Task brief:
Return every record below verbatim, leaving out the pictures.

Spatial reasoning question records
* begin *
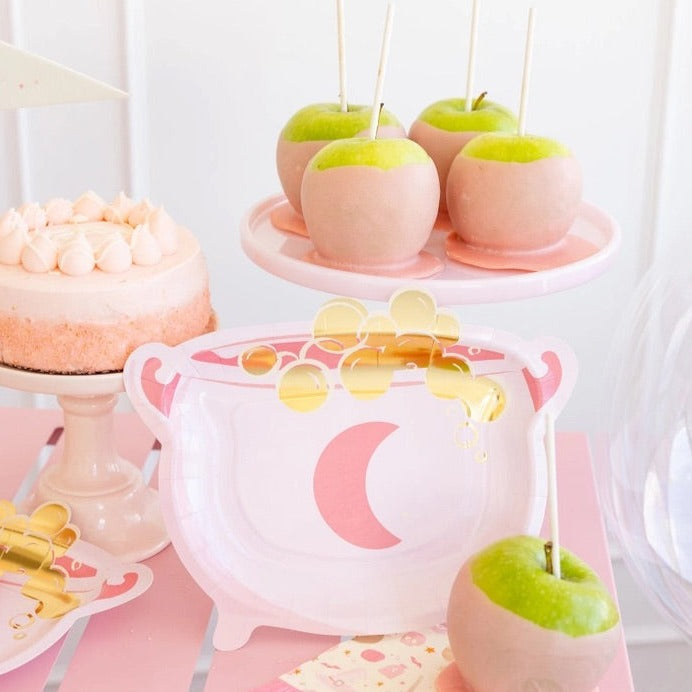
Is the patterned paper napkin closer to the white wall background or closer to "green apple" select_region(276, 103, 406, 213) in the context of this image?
"green apple" select_region(276, 103, 406, 213)

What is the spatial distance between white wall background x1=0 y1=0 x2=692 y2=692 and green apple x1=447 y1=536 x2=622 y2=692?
0.64 meters

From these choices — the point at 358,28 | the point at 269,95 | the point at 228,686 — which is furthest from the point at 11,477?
the point at 358,28

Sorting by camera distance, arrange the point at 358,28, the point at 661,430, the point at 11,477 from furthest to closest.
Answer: the point at 358,28 < the point at 11,477 < the point at 661,430

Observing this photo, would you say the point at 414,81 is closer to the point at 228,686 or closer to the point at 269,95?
the point at 269,95

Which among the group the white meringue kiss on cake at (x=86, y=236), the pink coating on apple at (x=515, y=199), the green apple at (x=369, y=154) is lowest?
the white meringue kiss on cake at (x=86, y=236)

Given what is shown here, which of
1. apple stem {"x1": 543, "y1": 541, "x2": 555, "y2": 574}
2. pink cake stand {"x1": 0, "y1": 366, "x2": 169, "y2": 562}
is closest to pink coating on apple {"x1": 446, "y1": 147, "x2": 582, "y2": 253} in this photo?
apple stem {"x1": 543, "y1": 541, "x2": 555, "y2": 574}

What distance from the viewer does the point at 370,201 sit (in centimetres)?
84

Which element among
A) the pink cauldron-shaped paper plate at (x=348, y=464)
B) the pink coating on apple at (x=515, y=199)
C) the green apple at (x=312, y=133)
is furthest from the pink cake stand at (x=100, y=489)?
the pink coating on apple at (x=515, y=199)

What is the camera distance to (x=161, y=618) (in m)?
0.97

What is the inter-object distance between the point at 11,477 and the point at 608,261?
0.67m

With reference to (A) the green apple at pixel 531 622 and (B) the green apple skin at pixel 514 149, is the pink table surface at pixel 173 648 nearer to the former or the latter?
(A) the green apple at pixel 531 622

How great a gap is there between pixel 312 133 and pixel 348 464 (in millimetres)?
278

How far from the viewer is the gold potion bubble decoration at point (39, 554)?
3.12ft

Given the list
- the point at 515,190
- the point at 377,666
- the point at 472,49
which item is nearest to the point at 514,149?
the point at 515,190
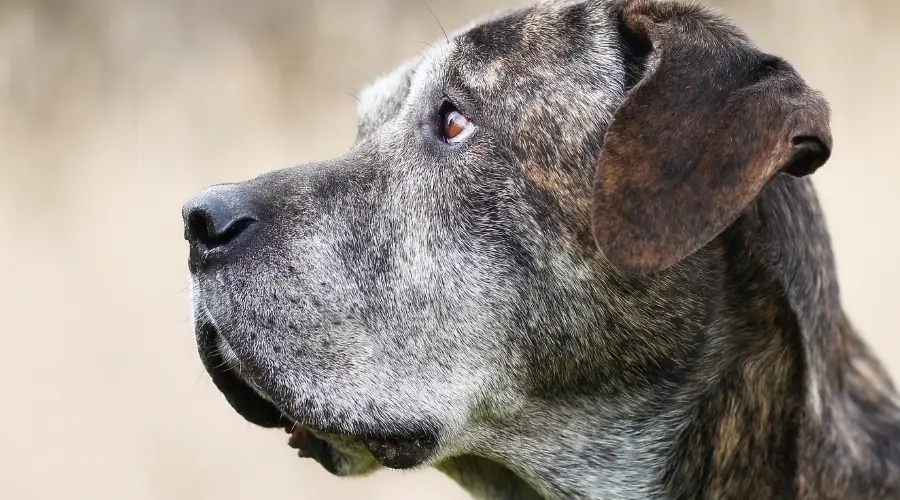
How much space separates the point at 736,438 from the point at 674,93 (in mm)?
893

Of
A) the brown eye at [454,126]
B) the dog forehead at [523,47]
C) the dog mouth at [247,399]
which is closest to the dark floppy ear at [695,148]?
the dog forehead at [523,47]

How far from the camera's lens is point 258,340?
8.61 feet

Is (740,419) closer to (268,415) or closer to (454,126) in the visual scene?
(454,126)

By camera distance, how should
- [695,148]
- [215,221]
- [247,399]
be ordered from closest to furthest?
[695,148], [215,221], [247,399]

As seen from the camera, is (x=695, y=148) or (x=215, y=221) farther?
(x=215, y=221)

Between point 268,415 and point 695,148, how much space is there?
1.32 m

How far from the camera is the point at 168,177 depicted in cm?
757

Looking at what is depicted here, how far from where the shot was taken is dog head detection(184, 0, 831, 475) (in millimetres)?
2631

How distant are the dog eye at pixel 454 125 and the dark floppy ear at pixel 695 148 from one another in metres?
0.48

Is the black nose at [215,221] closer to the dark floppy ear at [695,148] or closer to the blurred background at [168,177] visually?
the dark floppy ear at [695,148]

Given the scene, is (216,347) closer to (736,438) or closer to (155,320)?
(736,438)

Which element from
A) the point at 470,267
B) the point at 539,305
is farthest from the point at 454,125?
the point at 539,305

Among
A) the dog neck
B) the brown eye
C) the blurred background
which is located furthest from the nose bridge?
the blurred background

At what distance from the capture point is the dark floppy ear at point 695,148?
233 cm
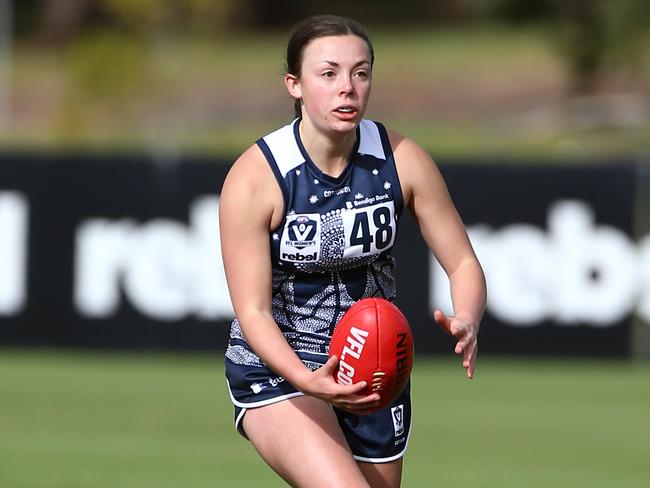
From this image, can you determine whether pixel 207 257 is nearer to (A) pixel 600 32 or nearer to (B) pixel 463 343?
(B) pixel 463 343

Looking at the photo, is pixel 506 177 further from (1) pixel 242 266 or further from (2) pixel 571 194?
(1) pixel 242 266

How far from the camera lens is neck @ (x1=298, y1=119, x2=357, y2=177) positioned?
5.93 meters

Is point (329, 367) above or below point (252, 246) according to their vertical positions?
below

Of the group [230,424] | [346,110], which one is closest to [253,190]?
[346,110]

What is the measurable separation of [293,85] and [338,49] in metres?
0.27

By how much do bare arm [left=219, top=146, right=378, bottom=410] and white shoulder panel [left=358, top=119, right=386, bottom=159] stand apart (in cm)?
41

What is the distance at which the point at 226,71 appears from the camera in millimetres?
42812

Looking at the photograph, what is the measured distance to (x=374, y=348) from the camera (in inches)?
218

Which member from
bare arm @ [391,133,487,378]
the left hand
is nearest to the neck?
bare arm @ [391,133,487,378]

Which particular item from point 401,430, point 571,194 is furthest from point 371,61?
point 571,194

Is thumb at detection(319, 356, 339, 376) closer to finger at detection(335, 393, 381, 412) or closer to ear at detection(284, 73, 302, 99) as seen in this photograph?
finger at detection(335, 393, 381, 412)

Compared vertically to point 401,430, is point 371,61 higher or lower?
higher

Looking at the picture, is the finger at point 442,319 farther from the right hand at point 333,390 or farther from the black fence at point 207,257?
the black fence at point 207,257

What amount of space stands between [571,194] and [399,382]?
* end *
Solution:
Is the patterned paper napkin closer to the white wall background or closer to "green apple" select_region(276, 103, 406, 213) in the context of this image?
"green apple" select_region(276, 103, 406, 213)

What is the spatial distance between white wall background x1=0 y1=0 x2=692 y2=692 and green apple x1=447 y1=536 x2=622 y2=692?
0.64 meters

From these choices — the point at 358,28 | the point at 269,95 | the point at 228,686 — which is furthest from the point at 11,477?
the point at 358,28

Sorting by camera distance, arrange the point at 358,28, the point at 661,430, the point at 11,477 from furthest to closest.
Answer: the point at 358,28 < the point at 11,477 < the point at 661,430

Observing this photo, would you say the point at 414,81 is closer to the point at 228,686 or closer to the point at 269,95?
the point at 269,95

Which among the group the white meringue kiss on cake at (x=86, y=236), the pink coating on apple at (x=515, y=199), the green apple at (x=369, y=154) is lowest?
the white meringue kiss on cake at (x=86, y=236)

Given what is shown here, which of
1. apple stem {"x1": 543, "y1": 541, "x2": 555, "y2": 574}
2. pink cake stand {"x1": 0, "y1": 366, "x2": 169, "y2": 562}
is closest to pink coating on apple {"x1": 446, "y1": 147, "x2": 582, "y2": 253} in this photo?
apple stem {"x1": 543, "y1": 541, "x2": 555, "y2": 574}

What distance from the viewer does the point at 370,201 sit (in centimetres)?
84

Which element among
A) the pink cauldron-shaped paper plate at (x=348, y=464)
B) the pink coating on apple at (x=515, y=199)
C) the green apple at (x=312, y=133)
is furthest from the pink cake stand at (x=100, y=489)?
the pink coating on apple at (x=515, y=199)

What is the camera distance to (x=161, y=618) (in m)?
0.97

What is the inter-object distance between the point at 11,477 and the point at 608,261?
0.67m

With reference to (A) the green apple at pixel 531 622 and (B) the green apple skin at pixel 514 149, is the pink table surface at pixel 173 648 nearer to the former or the latter?
(A) the green apple at pixel 531 622

How great a gap is there between pixel 312 133 and pixel 348 464 (in millimetres)?
278

How far from the viewer is the gold potion bubble decoration at point (39, 554)?
3.12ft

Given the list
- the point at 515,190
- the point at 377,666
- the point at 472,49
which item is nearest to the point at 514,149?
the point at 515,190
How much space separates the point at 736,438 from the point at 674,93 (in mm)?
893

Of
A) the brown eye at [454,126]
B) the dog forehead at [523,47]
C) the dog mouth at [247,399]
which is closest to the dark floppy ear at [695,148]?
the dog forehead at [523,47]

How far from the camera's lens is point 258,340?
8.61 feet

Is (740,419) closer to (268,415) or closer to (454,126) in the visual scene?
(454,126)

By camera distance, how should
- [695,148]
- [215,221]
- [247,399]
be ordered from closest to furthest?
[695,148], [215,221], [247,399]

As seen from the camera, is (x=695, y=148) or (x=215, y=221) farther?
(x=215, y=221)

Between point 268,415 and point 695,148, how much space is there?
1.32 m

How far from the camera is the point at 168,177 depicted in cm?
757

Looking at what is depicted here, how far from where the shot was taken is dog head detection(184, 0, 831, 475) (in millimetres)?
2631

How distant are the dog eye at pixel 454 125 and the dark floppy ear at pixel 695 148 from one another in metres?
0.48

Is the black nose at [215,221] closer to the dark floppy ear at [695,148] or closer to the blurred background at [168,177] visually?
the dark floppy ear at [695,148]

Given the scene, is (216,347) closer to (736,438) or closer to (155,320)?
(736,438)

Which element from
A) the point at 470,267
B) the point at 539,305
is farthest from the point at 454,125?
the point at 539,305

Among
A) the dog neck
B) the brown eye
C) the blurred background
which is located furthest from the nose bridge?
the blurred background

At what distance from the capture point is the dark floppy ear at point 695,148?
233 cm
From this image, can you determine whether pixel 207 257 is nearer to (A) pixel 600 32 or nearer to (B) pixel 463 343?
(B) pixel 463 343

Looking at the photo, is pixel 506 177 further from (1) pixel 242 266 or further from (2) pixel 571 194?
(1) pixel 242 266

How far from the camera lens is neck @ (x1=298, y1=119, x2=357, y2=177) positioned?
5.93 meters

Is point (329, 367) above or below point (252, 246) according to their vertical positions?
below

Of the group [230,424] | [346,110], which one is closest to [253,190]?
[346,110]

What is the measurable separation of [293,85] and [338,49] in metres?
0.27

By how much do bare arm [left=219, top=146, right=378, bottom=410] and white shoulder panel [left=358, top=119, right=386, bottom=159] stand apart (in cm)?
41

What is the distance at which the point at 226,71 appears from the camera in millimetres?
42812

Looking at the photograph, what is the measured distance to (x=374, y=348) from the camera (in inches)?
218

Which member from
bare arm @ [391,133,487,378]
the left hand
is nearest to the neck?
bare arm @ [391,133,487,378]

Which particular item from point 401,430, point 571,194 is furthest from point 371,61?
point 571,194

Is thumb at detection(319, 356, 339, 376) closer to finger at detection(335, 393, 381, 412) or closer to ear at detection(284, 73, 302, 99) as seen in this photograph?
finger at detection(335, 393, 381, 412)

Compared vertically to point 401,430, is point 371,61 higher or lower?
higher

Looking at the picture, is the finger at point 442,319 farther from the right hand at point 333,390 or farther from the black fence at point 207,257?
the black fence at point 207,257

What amount of space stands between [571,194] and [399,382]?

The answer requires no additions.